Odds sind heute massiv geshifted und Kamala Harris ist auf einmal Favorit auf demokratische Präsidenschaftskandidatur knapp vor Biden.
Hab ich irgendwelche News verpasst?
Nicht wirklich. Die ersten Umfragen, die nach der Debatte gemacht wurden, sind publik geworden und die Werte sind landesweit ziemlich uniform um 2-3% runter. Das ist einerseits nicht wahnsinnig viel und relativ vergleichbar mit anderen exogenen Schocks (schlechte Debattenperformanz, National Convention im TV), andererseits ist aber halt nicht wirklich klar ob der Verlust wie die Verluste sonst eigentlich immer transitär oder diesmal dauerhaft ist.

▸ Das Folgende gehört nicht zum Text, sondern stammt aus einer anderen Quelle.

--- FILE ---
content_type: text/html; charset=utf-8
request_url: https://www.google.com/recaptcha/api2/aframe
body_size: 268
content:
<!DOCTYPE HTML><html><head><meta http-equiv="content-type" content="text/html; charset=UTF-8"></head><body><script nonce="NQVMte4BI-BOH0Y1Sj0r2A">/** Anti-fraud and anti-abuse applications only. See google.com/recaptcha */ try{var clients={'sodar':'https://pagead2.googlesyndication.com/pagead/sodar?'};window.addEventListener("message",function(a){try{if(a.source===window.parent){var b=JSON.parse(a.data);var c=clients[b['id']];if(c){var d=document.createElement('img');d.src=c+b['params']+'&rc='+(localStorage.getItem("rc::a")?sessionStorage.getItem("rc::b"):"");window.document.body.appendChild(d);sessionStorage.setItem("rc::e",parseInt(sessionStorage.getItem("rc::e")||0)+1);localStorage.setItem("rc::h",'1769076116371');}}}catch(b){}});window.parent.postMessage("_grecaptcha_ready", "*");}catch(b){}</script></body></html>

Dazu kommt, dass wegen des Wahlsystems minus drei Prozentpunkte bei den Wahlleuten ein brutales Bild abgibt, denn damit wäre nicht nur der Wahlsieg für Biden aktuell außer Reichweite sondern man müsste sich schon um den Ausgang in Staaten Gedanken machen, mit denen die Demokraten in jedem denkbaren Szenario fest rechnen, in dem sie eine Chance haben (Virginia, Minnesota, Nevada). Das drückt die Stimmung natürlich deutlich, ist jetzt aber alles an sich keine Überraschung. Das ist der Grund warum Biden runter geht.
Warum Kamala hoch geht ist ein bisschen spekulativer. Vermutlich ist es eine Mischung aus zwei Faktoren:
- Niemand weiß, wie man sich auf einen Kandidaten einigen würde. Kamala ist quasi die default-Lösung. Die neuesten Umfragen zeigen, dass alle Kandidaten relativ nah beieinander sind, was das 1v1 gegen Trump angeht. Das muss nicht zwingend heißen dass das im Nachhinein tatsächlich so ist, denn momentan sind alle diese Kandidaten mit Ausnahme von Kamala nicht wahnsinnig geläufig, aber aktuell sieht es erst mal gut aus für sie.

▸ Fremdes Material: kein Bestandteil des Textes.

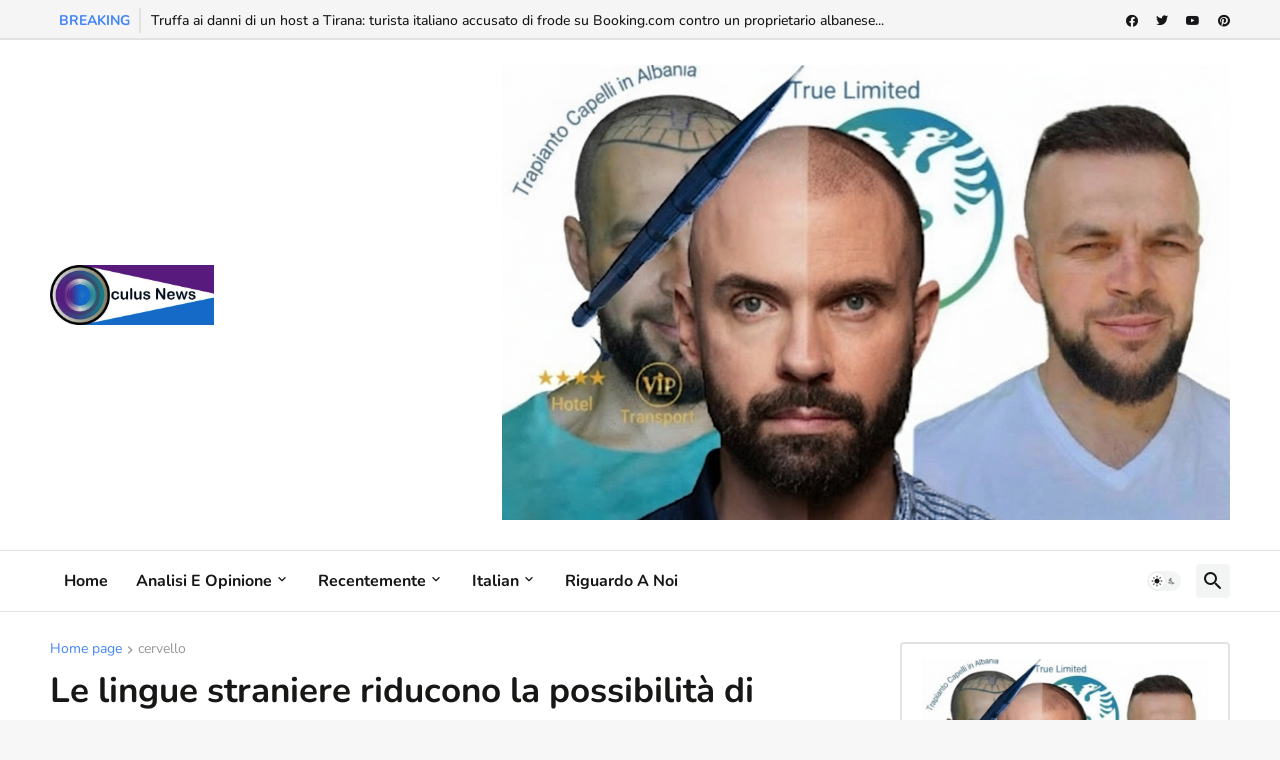

--- FILE ---
content_type: text/html; charset=utf-8
request_url: https://www.google.com/recaptcha/api2/aframe
body_size: 268
content:
<!DOCTYPE HTML><html><head><meta http-equiv="content-type" content="text/html; charset=UTF-8"></head><body><script nonce="f3FwDLkCQR3o8kxMa_CMsg">/** Anti-fraud and anti-abuse applications only. See google.com/recaptcha */ try{var clients={'sodar':'https://pagead2.googlesyndication.com/pagead/sodar?'};window.addEventListener("message",function(a){try{if(a.source===window.parent){var b=JSON.parse(a.data);var c=clients[b['id']];if(c){var d=document.createElement('img');d.src=c+b['params']+'&rc='+(localStorage.getItem("rc::a")?sessionStorage.getItem("rc::b"):"");window.document.body.appendChild(d);sessionStorage.setItem("rc::e",parseInt(sessionStorage.getItem("rc::e")||0)+1);localStorage.setItem("rc::h",'1769054384033');}}}catch(b){}});window.parent.postMessage("_grecaptcha_ready", "*");}catch(b){}</script></body></html>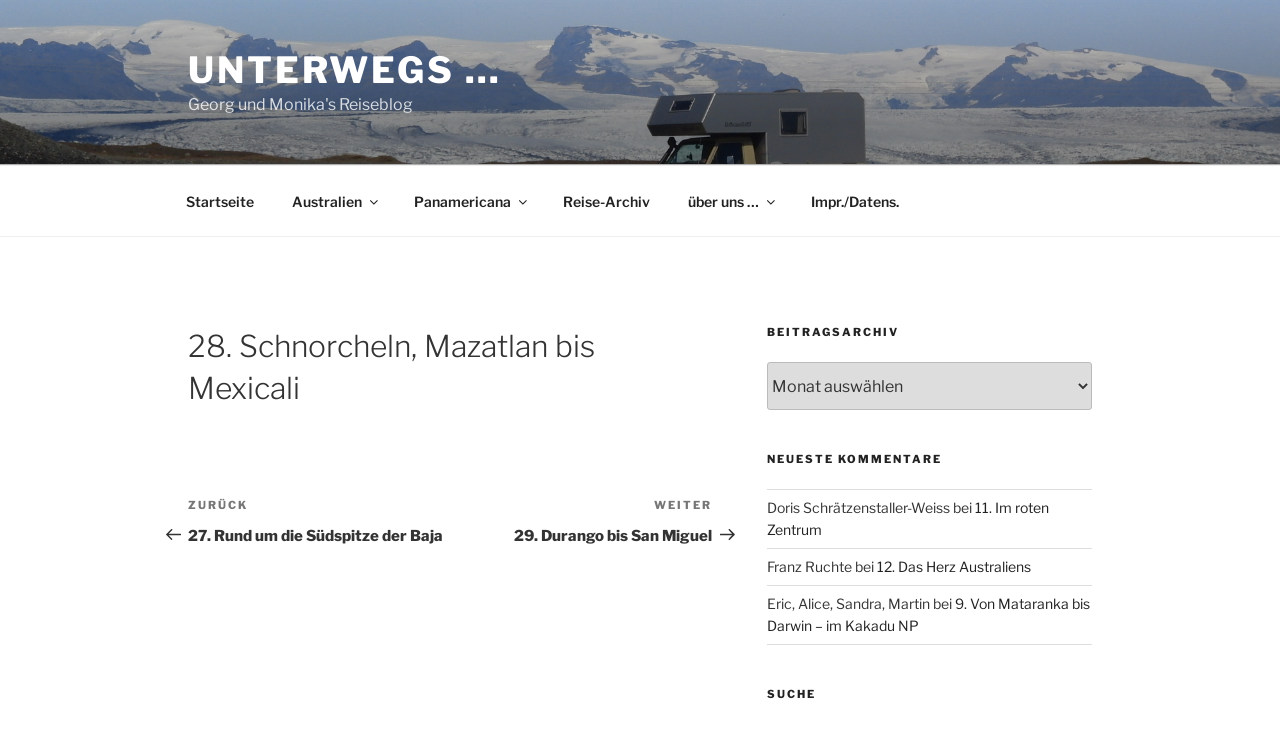

--- FILE ---
content_type: application/javascript
request_url: https://georg-und-monika.de/wp-content/plugins/koko-analytics-pro/assets/dist/js/script.js?ver=2.0.2
body_size: 618
content:
/*! For license information please see script.js.LICENSE.txt */
(()=>{var e=window,t="koko_analytics";function n(n){e[t].use_cookie?n.m="c":e[t].method&&(n.m=e[t].method[0]),navigator.sendBeacon(e[t].url,new URLSearchParams(n))}function a(e,t,a){void 0===a&&"number"==typeof t&&(a=parseFloat(t),t=""),t&&(t=" "+t),n({e,p:t||"",v:parseInt(100*(a||0))})}function r(e){var t=e.target,n=0;do{var r=t.className.match(/koko-analytics-event-name=([^ ]+)/);if(r){r=r.pop().replaceAll("+"," ");var i=t.className.match(/koko-analytics-event-param=([^ ]+)/);i=i?i.pop().replaceAll("+"," "):i}}while(n++<3&&t.parentElement);r&&a(r,i)}e[t].trackPageview=function(){if("prerender"!=document.visibilityState&&!/bot|crawl|spider|seo|lighthouse|facebookexternalhit|preview/i.test(navigator.userAgent)){var a=0==document.referrer.indexOf(e[t].site_url)?"":document.referrer;n({pa:e[t].path,po:e[t].post_id,p:e[t].post_id,r:a})}},e.addEventListener("load",e[t].trackPageview),e[t].trackEvent=a,document.addEventListener("submit",r),document.addEventListener("click",r),window.koko_analytics_pro.enabled_builtin_events["Outbound link"]&&document.addEventListener("click",(function(e){for(var t=e.target;"A"!=t.tagName&&t.parentElement;)t=t.parentElement;"A"===t.tagName&&("string"!=typeof t.href||-1===t.href.indexOf("http")||t.href.indexOf(window.location.host)>-1||a("Outbound link",t.href))})),window.koko_analytics_pro.enabled_builtin_events["Form submit"]&&document.addEventListener("submit",(function(e){if("FORM"===e.target.tagName){var t=String(window.location.href).replaceAll(/#.*/g,"");e.target.id&&(t+="#"+e.target.id),a("Form submit",t)}}))})();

- Kamala wäre aus strategischen Gründen bzgl. des Wahlkampfs relativ gut, weil sie sowieso auf dem Ticket ist. Moderner Wahlkampf in den USA ist immer noch hauptsächlich Fernsehwahlkampf und viele der Spots für den Herbst sind bereits jetzt schon gebucht für Biden. Weil es aber eigentlich "Biden-Harris" ist, könnte sie wohl relativ einfach diese Spots übernehmen. Bei allen anderen Kandidaten wäre es wohl völlig unklar, wie das funktionieren würde. Außerdem bekommen die offiziellen Kampagnen Sonderkonditionen, die deutlich unter dem liegen was Drittparteien (PACs) zahlen müssen. Dementsprechend könnte es sein, dass ein anderer Kandidat deutlich mehr für dieselbe Menge Wahlkampfspots zahlen müsste, was dann weniger Geld für die andere große Aktivität, canvassing an der Haustür, übrig ließe.
€dit: Ich wüsste btw mal gerne, woher die Faszination von deutschen Medien für Michelle Obama herkommt. Es gibt NULL Anhaltspunkte dafür, dass Michelle Obama überhaupt daran interessiert ist, Politik zu machen, eher das Gegenteil. In den USA spricht da niemand ernsthaft drüber. Es gab einen Poll, in dem sie gut wegkommt, das ist aber halt einfach Unfug: Sie ist keine Politikerin und populär. Sie würde gegen einen Politiker antreten, der unpopulär ist. Abstrakt ist es schwer, so einen Zweikampf zu verlieren. Wenn Michelle Obama allerdings sagen müsste wofür sie stünde wäre es damit ganz schnell vorbei.